(WHAT THIS TASK INVOLVES): Please copy every line of the records below word for word, leaving out the pictures.

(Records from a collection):
=====

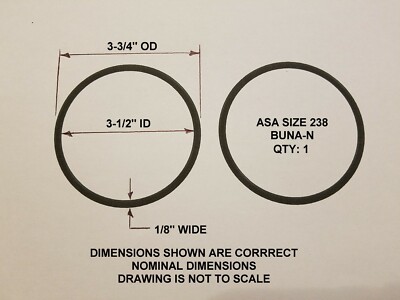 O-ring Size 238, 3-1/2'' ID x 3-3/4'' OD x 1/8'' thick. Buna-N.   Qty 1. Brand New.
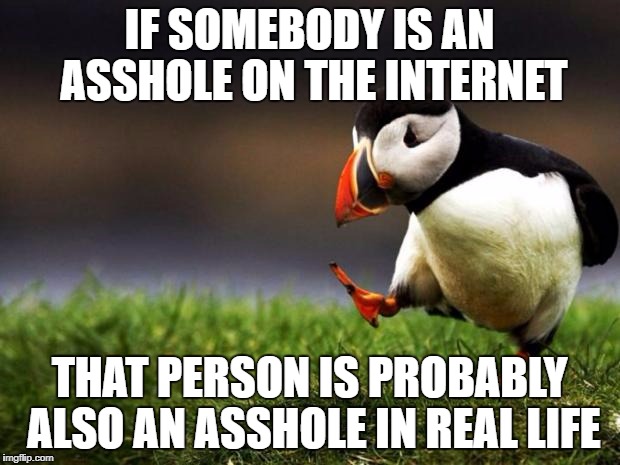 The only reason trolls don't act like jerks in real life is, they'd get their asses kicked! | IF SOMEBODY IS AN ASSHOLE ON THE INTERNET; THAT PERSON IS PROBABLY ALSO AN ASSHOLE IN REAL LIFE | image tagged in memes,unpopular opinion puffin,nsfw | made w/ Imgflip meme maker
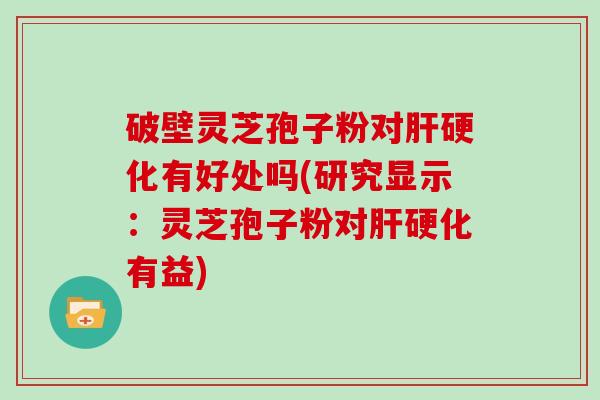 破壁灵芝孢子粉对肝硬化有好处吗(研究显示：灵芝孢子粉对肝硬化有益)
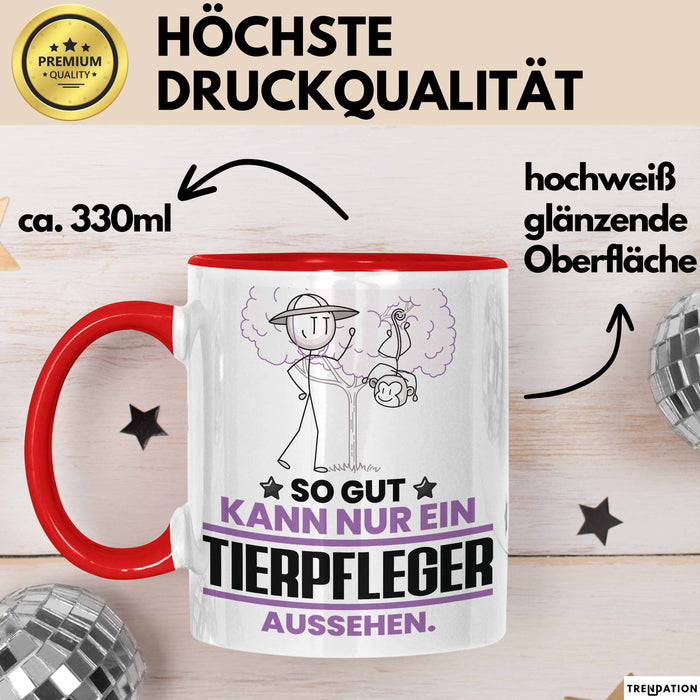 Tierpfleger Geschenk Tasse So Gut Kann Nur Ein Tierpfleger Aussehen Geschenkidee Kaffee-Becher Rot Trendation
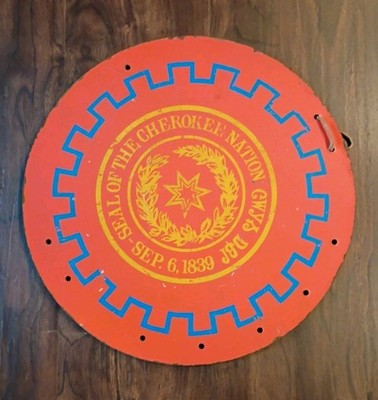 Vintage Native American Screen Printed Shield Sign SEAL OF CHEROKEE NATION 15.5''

=====

(EXERCISE ANSWER):
 O-ring Size 238, 3-1/2'' ID x 3-3/4'' OD x 1/8'' thick. Buna-N.   Qty 1. Brand New.
 The only reason trolls don't act like jerks in real life is, they'd get their asses kicked! | IF SOMEBODY IS AN ASSHOLE ON THE INTERNET; THAT PERSON IS PROBABLY ALSO AN ASSHOLE IN REAL LIFE | image tagged in memes,unpopular opinion puffin,nsfw | made w/ Imgflip meme maker
 破壁灵芝孢子粉对肝硬化有好处吗(研究显示：灵芝孢子粉对肝硬化有益)
 Tierpfleger Geschenk Tasse So Gut Kann Nur Ein Tierpfleger Aussehen Geschenkidee Kaffee-Becher Rot Trendation
 Vintage Native American Screen Printed Shield Sign SEAL OF CHEROKEE NATION 15.5''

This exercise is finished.